Bu ara amansız bir yeme modundayım, hani derler ya boşan da semerini ye aynen o şekil. Ama ben kendimi biliyorum, bu dönem geçici bir dönem, düşünmeden hareket etme evresini de geçireceğim. Ama işte bu süreç çok uzamaz umarım. 

***

Zeyno hanımla akşamlar çok keyifli, büyüdükçe ve anlar oldukça paylaşımlar daha çok artıyor. Bir de konuşsa.. Hanımefendi bu konuda çok ketum, ağırdan alıyor. Ama derdini çok güzel anlatıyor ıhh ıhhh'larla yada elimizden tutup götürmesiyle işini gördürüyor da işte sözcüklere dökmüyor bir türlü.

***

Dün evlilik yıldönümümüzdü. Beycağızımla  dört yılı tamamladık. Sabah kalkıp da telefonun alarmını susturmak için koridora çıktığımda telefonluğun üstünde dijital çerçeve içinde kızımın slayt resimleri karşıladı beni. yanındaki notta da "gün boyu kızından ayrı olan bir anneye" diye yazmış canım. Hediyesinden çok ince düşüncesi mutlu etti beni. Hemen işe getirdim masama yerleştirdim. 

***

Az önce telefonda konuştuğumdaysa evde Zeyno'yla kuduruyorlardı. Geldiğimde evimi tanıyabilirim umarım dediğimde tanıyamasanda biraz aşınalık hissetmen için az biraz pay bırakırız dedi sağolsun.. 

9 Kasım 2012 Cuma

Yine aylardan Kasım

Bugün sevgili beycağızımın doğum günü. Canım benim. Bir kez de buradan kutlayayım doğum günüsünü. Akşama mumlarını muhtemelen Zeynep'in üfleyeceği pastasını da keseriz. Severim ben doğum günlerini, hayatın hay huyu içinde en yakınlarımızı bile bazen ihmal edebiliyoruz, böylesi günler bunu kırmak için bir vesile oluyor. Tabii doğum gününün unutulmaması halinde! Unutulursa o da ayrı bir facia :) (biliyorum çünkü, başıma geldi).

Zeyno'cuğum bu aralar anneanneyle takılıyor. Bakıcımızı kış iznine ayırdık. Kısmetse baharda yollarımız tekrar kesişecek. Sabahları güle oynaya anneanneyle gidiyor, anneanne "kızım hadi dışarı çıkalım, kuşlara kedilere bakalım" deyince bizimki hırkası ve ayakkabılarıyla kapıya yapışıyor. Ardından baka kalan bana dönüp bakmıyor bile hanımefendi. Artık yolda kesinlikle kucak istemiyor, merdivenleri keza kendi inip çıkacak (bittabi ben erketede bekliyorum).

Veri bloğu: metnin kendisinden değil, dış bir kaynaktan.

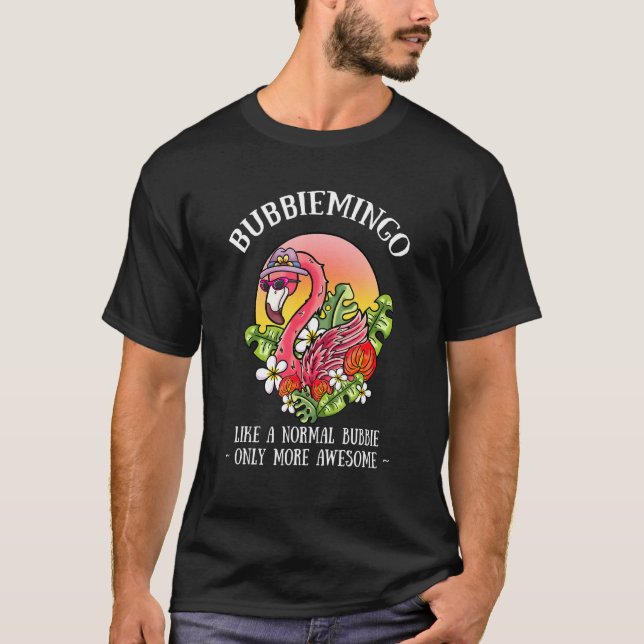 Bubbiemingo Bubbie Flamingo Oma Großmutter 1 T-Shirt (Vorderseite)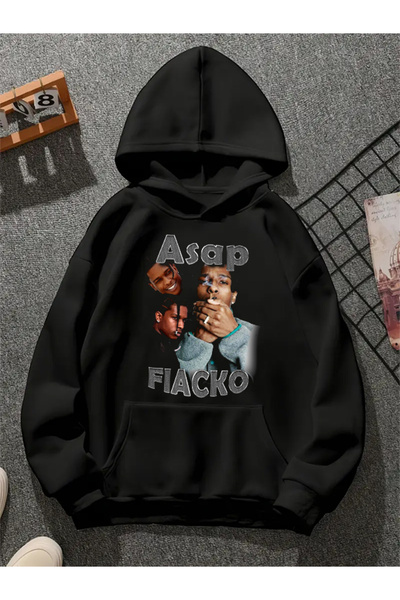 COMVİCHO Asap Rocky V8 Printed Hooded Black Sweatshirt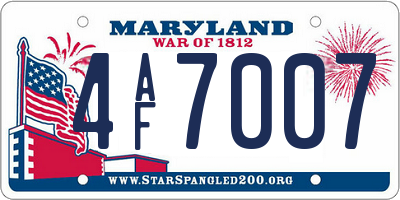 MD license plate 4AF7007
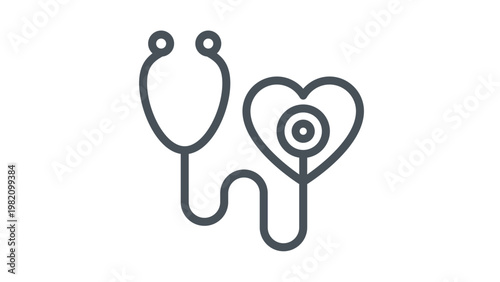 Minimalist black line vector icon illustration of a stethoscope integrated with a heart symbol, representing cardiology, heart health, medical checkups, diagnostic tools, and healthcare.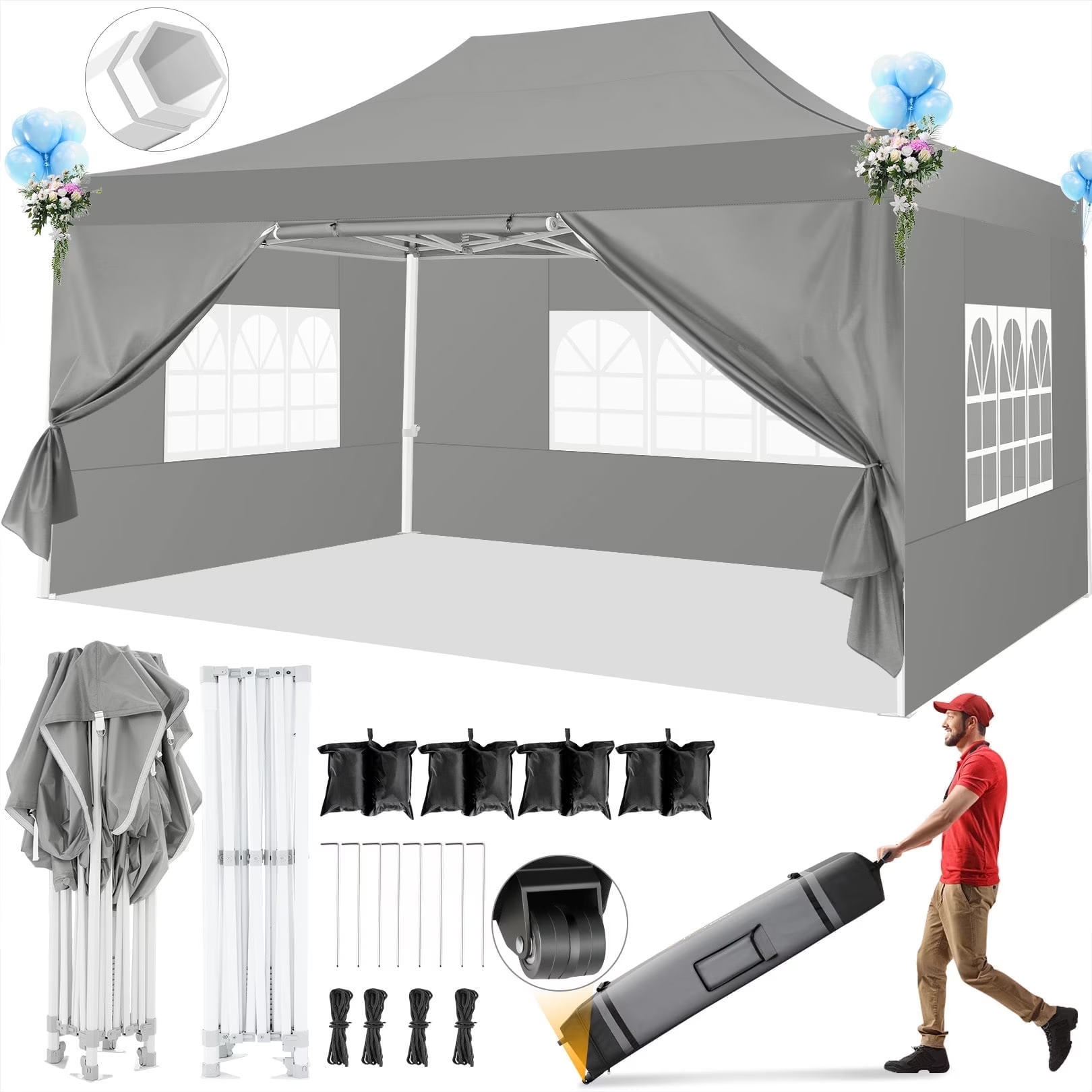 HOTEEL 10x10 Pop up Canopy Tent,Outdoor Tent with Mesh Window,Instant Tents for Party,Camping,Commercial,Waterproof Gazebo with 4 Removable Sidewalls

Çarşamba günü 1.5 yaş aşıları yapıldı (hatta 2 yaşında yapılan Hep. A aşısını da yaptılar). Aşılarda şimdiye kadar hiç ateşlenmeyen Zeynep'in gece ateşi neredeyse 39'a çıktı. Basit ateş düşürücülerle kontrol altına alındı neyseki. 

Zeyno'nun kış kreasyonunu da bir elden geçirmem lazım. Malum çok çabuk büyüyor bu bıdıklar. Haftasonu ilk iş atkı bere takımını yeniledim, havalar birden soğuyunca ilk o lazım olacaktı sanki. Aslında bahane arıyorum ona alışveriş yapmak için, oysaki annemin demesine göre Zeynep'in şimdiki kıyafetleriyle o 4 çocuğunu büyütmüş. O zamanın koşullarına göre de iyi giydirirmiş bizi. Neyse işte bizimki müsriflik mi yoksa kendimizi mutlu etme aracı mı bilmiyorum ama ben onun için birşey aldığımda çok mutlu oluyorum. 

Evet evet evde giymeye kalın sweetler almam lazım çocuğa, üşüsün mü evladım. ihtiyaç ihtiyaç.. (mazallah donar monar :))


ps: Başlık Tual'den Yine Aylardan Kasım  şarkısından arak. Çok severim.